[HyperledgerGlobalForum] Deploying Hyperledger Fabric 
on Cloud – Storage and Network Deep-dive

笔者注:2018年12月12日Hyperledger基金会在瑞士巴塞尔举办了第一届Hyperledger Global Forum大会并吸引了全球顶级区块链厂商和客户企业(包括IBM、Intel、微软、埃森哲、SAP、R3等等)。阿里巴巴提交的topic “Deploying Hyperledger Fabric on Cloud – Storage and Network Deep-dive”有幸获选并成为了国内唯一正式演讲的企业。本文基于此英文演讲内容整理而成。


大会官方演讲视频回放@Youtube: https://www.youtube.com/watch?v=NJb518txwUw


_01

Hello everyone! This is Shan Yu from Alibaba Cloud. Today the topic I am going to share is called "Deploying Hyperledger Fabric on Cloud - Storage and Network Deep-dive".


_02

First of all, I'd like to share what blockchain is from our perspective. In a narrow sense, just as everybody knows, blockchain is a kind of distributed shared ledger technology, based on smart contracts, all participants can reach consensus on transactions, and the transaction history in ledger cannot be tempered.

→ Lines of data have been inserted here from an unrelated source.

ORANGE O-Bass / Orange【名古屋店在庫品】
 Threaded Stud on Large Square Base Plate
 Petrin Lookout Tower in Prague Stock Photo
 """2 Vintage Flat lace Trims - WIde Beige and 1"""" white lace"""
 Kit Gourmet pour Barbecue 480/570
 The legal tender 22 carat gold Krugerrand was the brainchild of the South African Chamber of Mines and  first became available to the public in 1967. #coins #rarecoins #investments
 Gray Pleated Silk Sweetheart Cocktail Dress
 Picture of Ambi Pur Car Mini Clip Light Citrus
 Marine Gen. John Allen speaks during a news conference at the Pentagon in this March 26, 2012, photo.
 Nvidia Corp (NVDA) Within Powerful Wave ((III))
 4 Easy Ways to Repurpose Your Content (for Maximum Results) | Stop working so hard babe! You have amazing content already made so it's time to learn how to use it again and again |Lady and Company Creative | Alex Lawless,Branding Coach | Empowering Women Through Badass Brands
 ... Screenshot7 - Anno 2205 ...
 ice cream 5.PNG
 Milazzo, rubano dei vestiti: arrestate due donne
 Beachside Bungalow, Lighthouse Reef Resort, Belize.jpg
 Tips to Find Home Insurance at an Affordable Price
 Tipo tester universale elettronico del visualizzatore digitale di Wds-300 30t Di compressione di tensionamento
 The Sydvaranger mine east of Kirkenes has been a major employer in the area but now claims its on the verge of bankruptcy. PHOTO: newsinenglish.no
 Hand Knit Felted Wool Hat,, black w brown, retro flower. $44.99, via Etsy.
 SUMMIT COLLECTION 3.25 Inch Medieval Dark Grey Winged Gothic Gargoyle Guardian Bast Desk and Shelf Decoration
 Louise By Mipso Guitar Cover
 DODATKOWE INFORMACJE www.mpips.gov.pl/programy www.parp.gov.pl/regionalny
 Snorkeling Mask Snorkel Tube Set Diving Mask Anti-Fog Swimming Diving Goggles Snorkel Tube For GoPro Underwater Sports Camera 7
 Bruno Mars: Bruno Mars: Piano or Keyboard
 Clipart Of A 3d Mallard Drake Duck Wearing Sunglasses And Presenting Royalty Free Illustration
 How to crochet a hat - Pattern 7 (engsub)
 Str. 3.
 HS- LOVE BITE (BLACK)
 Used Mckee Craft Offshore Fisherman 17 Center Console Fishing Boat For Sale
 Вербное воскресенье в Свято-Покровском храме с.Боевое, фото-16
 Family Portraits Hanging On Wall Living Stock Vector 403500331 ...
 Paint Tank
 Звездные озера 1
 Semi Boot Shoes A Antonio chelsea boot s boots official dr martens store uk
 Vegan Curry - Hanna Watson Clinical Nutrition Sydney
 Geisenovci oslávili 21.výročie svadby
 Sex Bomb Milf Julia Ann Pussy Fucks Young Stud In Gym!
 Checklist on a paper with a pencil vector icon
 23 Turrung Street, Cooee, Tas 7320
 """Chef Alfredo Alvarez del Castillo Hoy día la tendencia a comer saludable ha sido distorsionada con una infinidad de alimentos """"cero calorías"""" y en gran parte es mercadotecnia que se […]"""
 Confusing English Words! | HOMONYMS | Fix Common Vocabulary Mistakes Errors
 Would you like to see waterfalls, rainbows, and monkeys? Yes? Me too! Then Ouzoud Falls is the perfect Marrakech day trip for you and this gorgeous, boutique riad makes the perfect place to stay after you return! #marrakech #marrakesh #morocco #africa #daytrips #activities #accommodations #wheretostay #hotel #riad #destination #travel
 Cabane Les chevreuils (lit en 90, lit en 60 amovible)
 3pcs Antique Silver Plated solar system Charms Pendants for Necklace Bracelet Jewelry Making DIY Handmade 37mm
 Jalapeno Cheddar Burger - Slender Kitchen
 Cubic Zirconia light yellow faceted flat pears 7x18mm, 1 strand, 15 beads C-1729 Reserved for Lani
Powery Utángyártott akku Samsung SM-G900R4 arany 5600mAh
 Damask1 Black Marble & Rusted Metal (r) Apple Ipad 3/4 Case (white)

Actually this is more like a definition from a functional and purely technical angle.

But what is really attracting us, is in the broad sense, we think blockchain represents a new schema and collaboration model for all organizations, individuals, machines to construct a distributed trust network, connecting all trusted data, and let the value start flowing among them. It's just like "A Trusted Internet of Value". This will be a promising future for most industries and the whole society.


_03

Therefore, Alibaba Cloud started the journey of blockchain, and we have chosen Hyperledger as our major direction. Here are the key reasons.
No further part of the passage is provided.